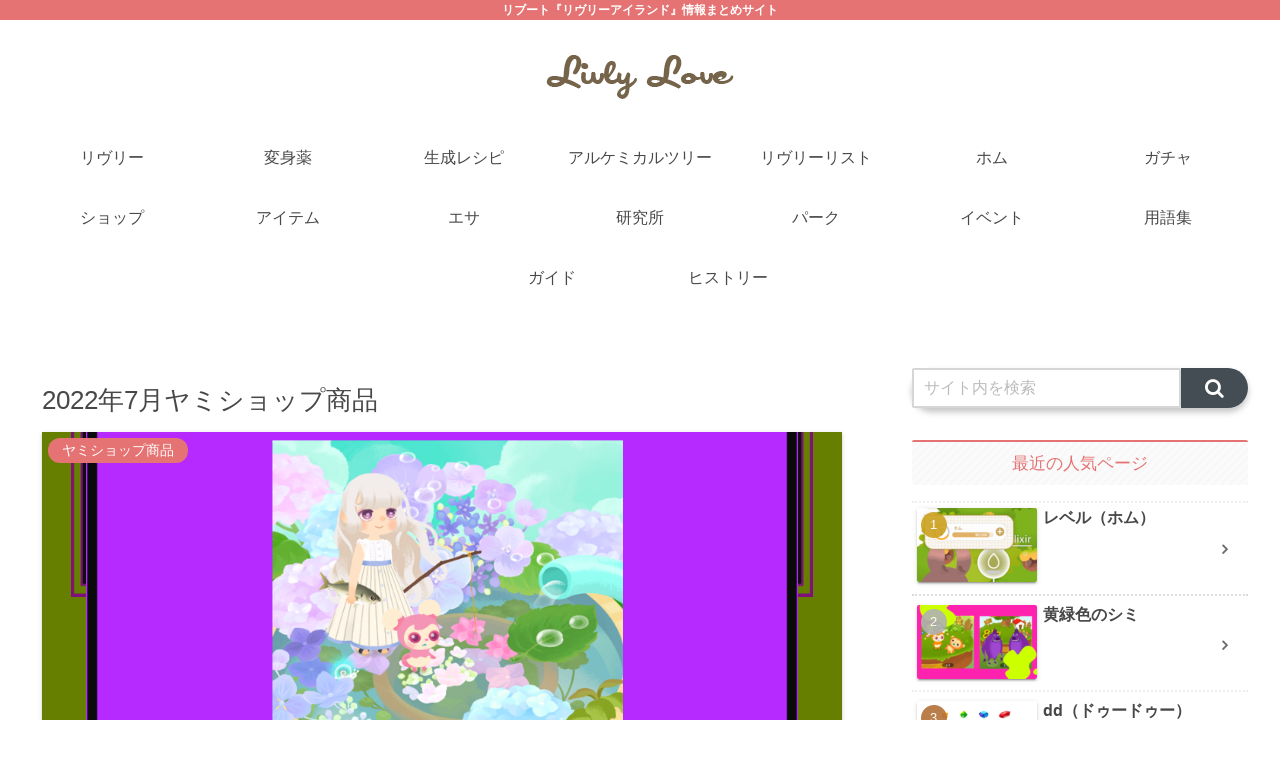

--- FILE ---
content_type: text/html; charset=utf-8
request_url: https://www.google.com/recaptcha/api2/aframe
body_size: 266
content:
<!DOCTYPE HTML><html><head><meta http-equiv="content-type" content="text/html; charset=UTF-8"></head><body><script nonce="t0crexsj6PgCWLhMZLVSjw">/** Anti-fraud and anti-abuse applications only. See google.com/recaptcha */ try{var clients={'sodar':'https://pagead2.googlesyndication.com/pagead/sodar?'};window.addEventListener("message",function(a){try{if(a.source===window.parent){var b=JSON.parse(a.data);var c=clients[b['id']];if(c){var d=document.createElement('img');d.src=c+b['params']+'&rc='+(localStorage.getItem("rc::a")?sessionStorage.getItem("rc::b"):"");window.document.body.appendChild(d);sessionStorage.setItem("rc::e",parseInt(sessionStorage.getItem("rc::e")||0)+1);localStorage.setItem("rc::h",'1769404726915');}}}catch(b){}});window.parent.postMessage("_grecaptcha_ready", "*");}catch(b){}</script></body></html>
....
Exercise brief:
Taking the line that contains "request_url: https://www.google.com/recaptcha/api2/aframe" as the starting point, copy every line through the end of the listing exactly, and write nothing further.

Your response:
request_url: https://www.google.com/recaptcha/api2/aframe
body_size: 266
content:
<!DOCTYPE HTML><html><head><meta http-equiv="content-type" content="text/html; charset=UTF-8"></head><body><script nonce="t0crexsj6PgCWLhMZLVSjw">/** Anti-fraud and anti-abuse applications only. See google.com/recaptcha */ try{var clients={'sodar':'https://pagead2.googlesyndication.com/pagead/sodar?'};window.addEventListener("message",function(a){try{if(a.source===window.parent){var b=JSON.parse(a.data);var c=clients[b['id']];if(c){var d=document.createElement('img');d.src=c+b['params']+'&rc='+(localStorage.getItem("rc::a")?sessionStorage.getItem("rc::b"):"");window.document.body.appendChild(d);sessionStorage.setItem("rc::e",parseInt(sessionStorage.getItem("rc::e")||0)+1);localStorage.setItem("rc::h",'1769404726915');}}}catch(b){}});window.parent.postMessage("_grecaptcha_ready", "*");}catch(b){}</script></body></html>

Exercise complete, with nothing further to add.